**To do:**
1. In the comments on climate and flooding, which dams did the Corps of Engineers build after Houston flooded in 1929 and 1935?
2. Retype a passage from the comments on climate and flooding word for word, starting at "I am going to" and ending at "late night media.".

>> begin Document excerpt

With the best will in the world futurecurrents, it is clear that you care but there is no getting through to these guys, they lack so much and don't even know it. It is what we used to see as an IRA/Sinn-Fein mindset in the South of Ireland. Observing terrorist supporter's mindsets growing up I learned a bit. I had several kids in my class at school who came from serious IRA/Sinn-Fein households. Talk until your blue in the face, get them to see another side and as soon as they went home to their families they were reset and back to scratch in school the next morning. Cult followers reprogramming themselves, you could see it in their face even as they walked away. The Cranberries wrote that song Zombie about it. Of course one will now say, back at you buddy as a knee-jerk response to me saying this but zombies do what they do. Informative items giving the rational portion of the site some heads up is great stuff, whatever is going on in their minds, climate change is just a proxy for something else.
From an article at counterpunch.org. "Ruinous flooding of Houston in 1929 and 1935 compelled the Corps of Engineers to build the Addicks and Barker Dams. The dams combined with a massive network of channels—extending today to over 2,000 miles—to carry water off the land, and allowed Houston, which has famously eschewed zoning, to boom during the postwar era. The same story unfolded in South Florida. A 1947 hurricane caused the worst coastal flooding in a generation and precipitated federal intervention in the form of the Central and Southern Florida Project. Again, the Corps of Engineers set to work transforming the land. Eventually a system of canals that if laid end to end would extend all the way from New York City to Las Vegas crisscrossed the southern part of the peninsula." pics from the '47 archives in south florida: It's happened before. It's not global warming malarky. ...and there's this from businessinsider.com: Florida Keys hurricane, 1935 - 185 mph An unnamed storm that tore up the Florida Keys over Labor Day in 1935 is still considered one of the "most intense" storm in US history, based on wind speeds and pressure. The wind was so powerful it knocked a train, pictured here, off the rails as it was delivering emergency supplies.
I am going to be laughing in about 40 years when the world is dealing with natural global cooling and AGW has been debunked as the greatest scientific fraud in recent memory with Al Gore regularly mocked by comedians on late night media.

>> end Document excerpt
>> begin Entries

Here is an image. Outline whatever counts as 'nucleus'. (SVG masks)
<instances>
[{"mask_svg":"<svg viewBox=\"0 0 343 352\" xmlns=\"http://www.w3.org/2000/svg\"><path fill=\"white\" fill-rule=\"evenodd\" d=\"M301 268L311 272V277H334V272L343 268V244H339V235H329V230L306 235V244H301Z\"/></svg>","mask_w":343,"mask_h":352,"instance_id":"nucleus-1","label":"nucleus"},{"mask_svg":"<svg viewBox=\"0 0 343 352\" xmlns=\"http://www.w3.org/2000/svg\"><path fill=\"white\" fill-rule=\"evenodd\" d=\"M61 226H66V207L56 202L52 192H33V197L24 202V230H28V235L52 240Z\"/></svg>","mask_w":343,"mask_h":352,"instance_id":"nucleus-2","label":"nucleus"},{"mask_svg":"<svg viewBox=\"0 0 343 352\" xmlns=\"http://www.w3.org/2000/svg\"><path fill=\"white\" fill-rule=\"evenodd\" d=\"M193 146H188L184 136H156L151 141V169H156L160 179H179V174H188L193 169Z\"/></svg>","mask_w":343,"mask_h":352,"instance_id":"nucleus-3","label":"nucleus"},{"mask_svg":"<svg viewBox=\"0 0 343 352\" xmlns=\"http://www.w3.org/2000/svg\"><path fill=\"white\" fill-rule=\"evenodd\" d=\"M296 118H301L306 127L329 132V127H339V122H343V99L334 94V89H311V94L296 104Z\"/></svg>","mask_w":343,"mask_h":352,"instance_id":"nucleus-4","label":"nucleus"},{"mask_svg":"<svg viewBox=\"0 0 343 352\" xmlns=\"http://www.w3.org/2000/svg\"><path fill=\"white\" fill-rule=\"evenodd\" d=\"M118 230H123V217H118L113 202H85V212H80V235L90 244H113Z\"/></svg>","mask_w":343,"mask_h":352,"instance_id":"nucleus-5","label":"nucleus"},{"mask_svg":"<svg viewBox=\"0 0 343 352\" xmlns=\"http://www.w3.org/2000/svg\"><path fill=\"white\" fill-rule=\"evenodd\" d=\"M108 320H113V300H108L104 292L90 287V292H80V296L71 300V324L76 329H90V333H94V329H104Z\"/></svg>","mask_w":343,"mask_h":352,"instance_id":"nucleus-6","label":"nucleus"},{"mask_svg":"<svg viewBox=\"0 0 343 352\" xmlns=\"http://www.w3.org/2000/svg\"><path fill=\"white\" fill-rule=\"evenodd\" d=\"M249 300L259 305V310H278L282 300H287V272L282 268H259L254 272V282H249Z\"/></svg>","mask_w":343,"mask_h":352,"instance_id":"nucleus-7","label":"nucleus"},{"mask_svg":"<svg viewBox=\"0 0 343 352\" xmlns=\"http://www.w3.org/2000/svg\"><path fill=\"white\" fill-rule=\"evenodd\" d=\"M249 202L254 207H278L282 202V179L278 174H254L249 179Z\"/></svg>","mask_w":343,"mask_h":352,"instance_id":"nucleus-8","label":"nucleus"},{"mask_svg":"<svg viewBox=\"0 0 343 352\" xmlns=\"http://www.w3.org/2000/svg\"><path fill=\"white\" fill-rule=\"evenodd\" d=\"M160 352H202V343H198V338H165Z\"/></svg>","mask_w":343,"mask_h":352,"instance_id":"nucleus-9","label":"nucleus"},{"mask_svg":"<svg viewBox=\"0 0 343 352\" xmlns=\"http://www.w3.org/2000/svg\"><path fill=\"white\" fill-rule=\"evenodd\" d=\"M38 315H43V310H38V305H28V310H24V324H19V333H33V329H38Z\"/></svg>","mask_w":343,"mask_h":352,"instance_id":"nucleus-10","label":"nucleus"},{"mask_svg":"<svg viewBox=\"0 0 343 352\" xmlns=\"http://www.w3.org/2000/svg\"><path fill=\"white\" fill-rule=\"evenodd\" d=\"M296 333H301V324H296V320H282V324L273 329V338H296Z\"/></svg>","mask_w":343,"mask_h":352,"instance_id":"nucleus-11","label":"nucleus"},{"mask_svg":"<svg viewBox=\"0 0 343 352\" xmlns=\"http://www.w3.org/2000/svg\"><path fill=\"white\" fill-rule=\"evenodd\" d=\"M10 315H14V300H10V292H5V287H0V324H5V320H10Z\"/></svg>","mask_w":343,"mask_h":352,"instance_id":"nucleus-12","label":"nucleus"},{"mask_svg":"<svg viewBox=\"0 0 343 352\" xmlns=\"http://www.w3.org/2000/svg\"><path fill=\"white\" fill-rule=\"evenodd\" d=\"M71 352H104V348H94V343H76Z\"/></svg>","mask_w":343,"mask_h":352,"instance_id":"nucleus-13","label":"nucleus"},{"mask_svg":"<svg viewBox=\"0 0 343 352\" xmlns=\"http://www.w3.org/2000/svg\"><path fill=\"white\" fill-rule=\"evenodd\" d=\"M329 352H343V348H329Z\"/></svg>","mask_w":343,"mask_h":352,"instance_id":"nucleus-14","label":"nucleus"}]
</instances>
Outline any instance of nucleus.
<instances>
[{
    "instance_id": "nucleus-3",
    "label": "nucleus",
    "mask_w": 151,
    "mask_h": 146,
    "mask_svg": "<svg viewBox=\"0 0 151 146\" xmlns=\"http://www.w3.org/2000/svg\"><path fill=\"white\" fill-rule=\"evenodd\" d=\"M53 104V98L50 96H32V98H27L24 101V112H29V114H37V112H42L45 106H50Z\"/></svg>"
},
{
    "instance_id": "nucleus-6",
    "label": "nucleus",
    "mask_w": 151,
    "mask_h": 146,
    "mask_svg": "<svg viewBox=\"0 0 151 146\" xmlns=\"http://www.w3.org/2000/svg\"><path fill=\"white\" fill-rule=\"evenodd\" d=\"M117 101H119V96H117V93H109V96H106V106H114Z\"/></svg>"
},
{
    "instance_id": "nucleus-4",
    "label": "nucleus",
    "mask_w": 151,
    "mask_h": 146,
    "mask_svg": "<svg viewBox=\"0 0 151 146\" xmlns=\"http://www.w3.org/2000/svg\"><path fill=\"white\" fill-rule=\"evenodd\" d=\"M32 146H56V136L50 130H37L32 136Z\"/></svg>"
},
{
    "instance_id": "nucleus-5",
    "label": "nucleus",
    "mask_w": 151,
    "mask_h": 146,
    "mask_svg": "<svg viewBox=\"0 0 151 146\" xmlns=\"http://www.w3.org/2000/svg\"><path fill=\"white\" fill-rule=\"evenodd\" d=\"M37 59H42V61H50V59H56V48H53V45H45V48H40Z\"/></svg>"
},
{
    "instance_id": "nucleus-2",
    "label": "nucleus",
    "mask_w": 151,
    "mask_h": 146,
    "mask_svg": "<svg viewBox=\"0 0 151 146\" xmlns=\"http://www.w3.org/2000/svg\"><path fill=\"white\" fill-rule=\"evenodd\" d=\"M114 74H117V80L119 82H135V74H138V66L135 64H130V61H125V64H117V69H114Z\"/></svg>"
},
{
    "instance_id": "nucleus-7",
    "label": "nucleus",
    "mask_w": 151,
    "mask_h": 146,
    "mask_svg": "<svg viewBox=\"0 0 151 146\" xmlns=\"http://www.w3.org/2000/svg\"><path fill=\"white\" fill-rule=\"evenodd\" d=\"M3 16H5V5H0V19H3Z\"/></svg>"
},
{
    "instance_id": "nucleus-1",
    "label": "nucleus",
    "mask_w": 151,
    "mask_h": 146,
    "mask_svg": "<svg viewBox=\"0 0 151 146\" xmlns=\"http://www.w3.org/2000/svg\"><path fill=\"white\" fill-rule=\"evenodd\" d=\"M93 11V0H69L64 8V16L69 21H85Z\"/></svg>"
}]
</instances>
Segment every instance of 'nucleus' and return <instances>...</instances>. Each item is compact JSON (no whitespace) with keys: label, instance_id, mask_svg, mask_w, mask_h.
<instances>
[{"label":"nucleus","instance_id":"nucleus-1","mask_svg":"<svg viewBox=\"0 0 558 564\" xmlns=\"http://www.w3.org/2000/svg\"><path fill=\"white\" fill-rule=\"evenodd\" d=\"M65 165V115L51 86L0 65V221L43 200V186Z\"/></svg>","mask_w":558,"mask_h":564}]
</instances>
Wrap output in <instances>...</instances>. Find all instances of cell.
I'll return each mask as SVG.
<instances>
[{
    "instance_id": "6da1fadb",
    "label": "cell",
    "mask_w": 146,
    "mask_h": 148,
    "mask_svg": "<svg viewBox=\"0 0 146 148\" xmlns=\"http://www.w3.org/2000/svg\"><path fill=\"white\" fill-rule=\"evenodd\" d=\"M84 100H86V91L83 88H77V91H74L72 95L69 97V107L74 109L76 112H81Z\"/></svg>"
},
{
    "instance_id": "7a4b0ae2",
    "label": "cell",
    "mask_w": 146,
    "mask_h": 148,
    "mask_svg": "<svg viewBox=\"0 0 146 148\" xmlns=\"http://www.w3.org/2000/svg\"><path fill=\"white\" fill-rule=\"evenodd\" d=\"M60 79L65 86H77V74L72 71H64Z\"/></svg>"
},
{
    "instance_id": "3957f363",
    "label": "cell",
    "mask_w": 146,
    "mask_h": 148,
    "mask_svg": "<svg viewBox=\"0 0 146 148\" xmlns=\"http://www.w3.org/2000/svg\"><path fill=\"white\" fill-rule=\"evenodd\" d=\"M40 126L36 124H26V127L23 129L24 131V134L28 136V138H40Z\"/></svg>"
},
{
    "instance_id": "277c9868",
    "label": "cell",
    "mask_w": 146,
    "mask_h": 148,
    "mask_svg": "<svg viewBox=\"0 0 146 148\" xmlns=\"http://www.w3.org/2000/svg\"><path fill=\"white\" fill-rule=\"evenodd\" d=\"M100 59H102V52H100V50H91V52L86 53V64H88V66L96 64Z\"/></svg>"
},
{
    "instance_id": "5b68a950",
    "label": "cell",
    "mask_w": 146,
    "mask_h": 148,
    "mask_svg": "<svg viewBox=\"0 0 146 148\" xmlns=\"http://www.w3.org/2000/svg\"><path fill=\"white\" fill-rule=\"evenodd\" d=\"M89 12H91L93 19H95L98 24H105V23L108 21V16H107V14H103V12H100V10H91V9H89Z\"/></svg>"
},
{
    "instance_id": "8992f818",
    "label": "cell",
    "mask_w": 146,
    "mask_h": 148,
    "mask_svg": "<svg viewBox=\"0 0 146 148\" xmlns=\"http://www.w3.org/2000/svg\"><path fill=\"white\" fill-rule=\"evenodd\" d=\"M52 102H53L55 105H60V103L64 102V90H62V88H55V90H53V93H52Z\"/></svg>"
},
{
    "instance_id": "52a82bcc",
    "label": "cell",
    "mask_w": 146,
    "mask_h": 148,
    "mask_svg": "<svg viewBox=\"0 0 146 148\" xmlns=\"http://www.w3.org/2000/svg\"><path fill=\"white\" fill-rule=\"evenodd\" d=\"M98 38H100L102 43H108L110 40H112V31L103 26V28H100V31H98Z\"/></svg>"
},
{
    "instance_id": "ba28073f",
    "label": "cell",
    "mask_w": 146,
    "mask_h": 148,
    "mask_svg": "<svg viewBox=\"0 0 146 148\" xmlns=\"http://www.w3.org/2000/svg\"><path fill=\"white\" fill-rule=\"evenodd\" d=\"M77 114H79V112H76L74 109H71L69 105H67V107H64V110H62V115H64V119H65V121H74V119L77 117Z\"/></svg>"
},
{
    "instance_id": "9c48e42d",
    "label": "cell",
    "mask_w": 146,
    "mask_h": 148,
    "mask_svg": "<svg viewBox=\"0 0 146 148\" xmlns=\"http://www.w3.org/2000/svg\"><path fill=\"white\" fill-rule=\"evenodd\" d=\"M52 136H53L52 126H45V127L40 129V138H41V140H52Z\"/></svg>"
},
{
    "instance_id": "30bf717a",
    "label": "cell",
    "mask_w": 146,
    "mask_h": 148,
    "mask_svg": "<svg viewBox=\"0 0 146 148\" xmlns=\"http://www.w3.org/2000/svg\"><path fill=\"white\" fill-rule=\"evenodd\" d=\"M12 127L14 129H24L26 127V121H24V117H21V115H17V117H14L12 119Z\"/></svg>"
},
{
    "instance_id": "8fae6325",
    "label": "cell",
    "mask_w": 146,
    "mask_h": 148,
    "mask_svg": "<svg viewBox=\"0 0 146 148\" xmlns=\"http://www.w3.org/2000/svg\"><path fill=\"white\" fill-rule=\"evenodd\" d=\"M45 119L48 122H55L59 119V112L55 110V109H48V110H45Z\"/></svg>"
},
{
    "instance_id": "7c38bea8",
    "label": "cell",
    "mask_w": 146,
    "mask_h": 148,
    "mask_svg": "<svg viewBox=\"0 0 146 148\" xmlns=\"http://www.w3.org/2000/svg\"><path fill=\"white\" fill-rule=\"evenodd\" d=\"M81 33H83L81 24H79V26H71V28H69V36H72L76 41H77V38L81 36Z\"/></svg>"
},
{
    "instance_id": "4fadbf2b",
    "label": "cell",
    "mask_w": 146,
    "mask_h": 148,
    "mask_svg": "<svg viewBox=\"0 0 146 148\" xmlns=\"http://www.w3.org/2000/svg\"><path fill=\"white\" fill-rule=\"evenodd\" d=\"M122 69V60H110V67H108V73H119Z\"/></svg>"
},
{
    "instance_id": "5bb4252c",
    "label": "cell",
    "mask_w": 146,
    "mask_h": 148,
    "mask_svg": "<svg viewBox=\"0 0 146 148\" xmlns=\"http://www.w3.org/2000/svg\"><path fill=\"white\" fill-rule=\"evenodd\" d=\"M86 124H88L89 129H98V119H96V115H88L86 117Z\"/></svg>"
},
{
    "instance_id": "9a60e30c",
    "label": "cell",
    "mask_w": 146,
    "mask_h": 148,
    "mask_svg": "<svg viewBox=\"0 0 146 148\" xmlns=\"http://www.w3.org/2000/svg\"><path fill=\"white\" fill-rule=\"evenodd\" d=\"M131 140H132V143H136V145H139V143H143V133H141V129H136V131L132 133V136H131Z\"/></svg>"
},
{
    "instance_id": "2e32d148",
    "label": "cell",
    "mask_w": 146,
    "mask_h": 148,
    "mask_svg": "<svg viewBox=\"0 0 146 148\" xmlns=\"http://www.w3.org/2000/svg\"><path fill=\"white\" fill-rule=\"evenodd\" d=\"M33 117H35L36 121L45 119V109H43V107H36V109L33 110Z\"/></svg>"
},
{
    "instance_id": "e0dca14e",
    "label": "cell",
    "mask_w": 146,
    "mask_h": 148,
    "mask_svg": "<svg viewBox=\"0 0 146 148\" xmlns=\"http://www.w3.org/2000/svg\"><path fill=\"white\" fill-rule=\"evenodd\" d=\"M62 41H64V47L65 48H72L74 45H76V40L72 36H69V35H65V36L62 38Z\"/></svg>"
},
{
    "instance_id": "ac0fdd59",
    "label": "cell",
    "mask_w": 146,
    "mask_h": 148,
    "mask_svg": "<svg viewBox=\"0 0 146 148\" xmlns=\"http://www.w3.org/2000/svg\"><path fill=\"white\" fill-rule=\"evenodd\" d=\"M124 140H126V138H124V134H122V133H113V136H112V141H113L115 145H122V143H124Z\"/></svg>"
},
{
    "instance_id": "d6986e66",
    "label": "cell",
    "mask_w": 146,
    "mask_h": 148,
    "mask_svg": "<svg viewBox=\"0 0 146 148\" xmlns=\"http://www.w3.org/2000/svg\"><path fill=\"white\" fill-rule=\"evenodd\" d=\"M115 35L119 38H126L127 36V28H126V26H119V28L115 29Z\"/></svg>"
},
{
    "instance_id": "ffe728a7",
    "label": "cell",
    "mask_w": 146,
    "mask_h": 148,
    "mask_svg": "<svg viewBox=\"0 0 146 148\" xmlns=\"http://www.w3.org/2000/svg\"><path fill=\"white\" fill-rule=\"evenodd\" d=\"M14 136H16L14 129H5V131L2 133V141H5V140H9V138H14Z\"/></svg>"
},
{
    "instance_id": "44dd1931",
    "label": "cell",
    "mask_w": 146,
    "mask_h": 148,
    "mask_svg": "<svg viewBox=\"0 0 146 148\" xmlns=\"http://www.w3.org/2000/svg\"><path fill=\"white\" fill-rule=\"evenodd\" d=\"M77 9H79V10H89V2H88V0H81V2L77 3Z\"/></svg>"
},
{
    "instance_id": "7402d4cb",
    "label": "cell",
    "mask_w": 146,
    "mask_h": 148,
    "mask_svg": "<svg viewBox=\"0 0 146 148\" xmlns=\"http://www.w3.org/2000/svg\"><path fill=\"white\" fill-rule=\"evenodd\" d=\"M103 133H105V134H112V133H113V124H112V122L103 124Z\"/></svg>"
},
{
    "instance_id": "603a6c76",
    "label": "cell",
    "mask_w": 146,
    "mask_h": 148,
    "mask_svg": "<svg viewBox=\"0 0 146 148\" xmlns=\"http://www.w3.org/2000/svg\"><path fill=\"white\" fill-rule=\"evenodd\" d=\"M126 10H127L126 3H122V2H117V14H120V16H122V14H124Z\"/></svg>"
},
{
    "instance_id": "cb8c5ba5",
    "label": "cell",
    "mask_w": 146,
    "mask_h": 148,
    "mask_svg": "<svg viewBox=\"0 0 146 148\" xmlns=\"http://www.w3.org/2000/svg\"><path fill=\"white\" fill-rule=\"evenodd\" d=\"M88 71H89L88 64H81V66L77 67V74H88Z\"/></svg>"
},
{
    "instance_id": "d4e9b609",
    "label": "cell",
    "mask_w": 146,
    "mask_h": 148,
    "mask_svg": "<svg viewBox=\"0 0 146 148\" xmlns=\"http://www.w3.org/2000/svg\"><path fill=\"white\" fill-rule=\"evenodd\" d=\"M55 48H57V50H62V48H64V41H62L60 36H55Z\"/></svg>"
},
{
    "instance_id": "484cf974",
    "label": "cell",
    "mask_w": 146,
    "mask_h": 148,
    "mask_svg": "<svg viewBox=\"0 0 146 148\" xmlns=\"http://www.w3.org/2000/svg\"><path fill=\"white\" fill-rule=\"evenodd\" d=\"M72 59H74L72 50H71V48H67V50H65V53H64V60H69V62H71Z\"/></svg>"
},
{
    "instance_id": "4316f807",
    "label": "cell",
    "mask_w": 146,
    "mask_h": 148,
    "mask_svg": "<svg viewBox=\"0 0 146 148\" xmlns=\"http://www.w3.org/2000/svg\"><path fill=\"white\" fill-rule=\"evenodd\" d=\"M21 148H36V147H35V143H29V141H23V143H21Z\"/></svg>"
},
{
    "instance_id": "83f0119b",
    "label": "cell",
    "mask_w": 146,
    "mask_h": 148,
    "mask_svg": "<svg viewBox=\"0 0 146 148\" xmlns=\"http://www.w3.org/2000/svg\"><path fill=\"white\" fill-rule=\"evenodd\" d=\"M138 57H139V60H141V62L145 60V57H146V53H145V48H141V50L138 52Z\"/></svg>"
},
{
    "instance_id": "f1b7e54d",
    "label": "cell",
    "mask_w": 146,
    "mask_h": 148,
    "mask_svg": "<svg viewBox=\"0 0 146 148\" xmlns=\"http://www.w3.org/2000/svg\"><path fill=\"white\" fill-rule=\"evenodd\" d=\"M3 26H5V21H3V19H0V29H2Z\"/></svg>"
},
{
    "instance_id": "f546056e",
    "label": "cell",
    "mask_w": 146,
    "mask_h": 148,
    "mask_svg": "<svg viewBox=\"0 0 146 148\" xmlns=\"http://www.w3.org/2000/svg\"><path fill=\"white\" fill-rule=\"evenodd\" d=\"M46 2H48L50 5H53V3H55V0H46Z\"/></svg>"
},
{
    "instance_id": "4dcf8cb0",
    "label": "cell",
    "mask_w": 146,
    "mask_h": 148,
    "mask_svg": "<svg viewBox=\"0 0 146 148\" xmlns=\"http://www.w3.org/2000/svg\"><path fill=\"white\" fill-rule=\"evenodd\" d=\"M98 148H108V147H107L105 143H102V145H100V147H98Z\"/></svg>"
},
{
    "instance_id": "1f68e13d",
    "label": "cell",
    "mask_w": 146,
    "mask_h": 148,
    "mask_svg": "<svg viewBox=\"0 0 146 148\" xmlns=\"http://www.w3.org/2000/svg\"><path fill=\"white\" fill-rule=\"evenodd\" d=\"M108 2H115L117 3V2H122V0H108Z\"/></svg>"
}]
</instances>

>> end Entries

**Task results:**
1. The Addicks and Barker Dams.

2.
I am going to be laughing in about 40 years when the world is dealing with natural global cooling and AGW has been debunked as the greatest scientific fraud in recent memory with Al Gore regularly mocked by comedians on late night media.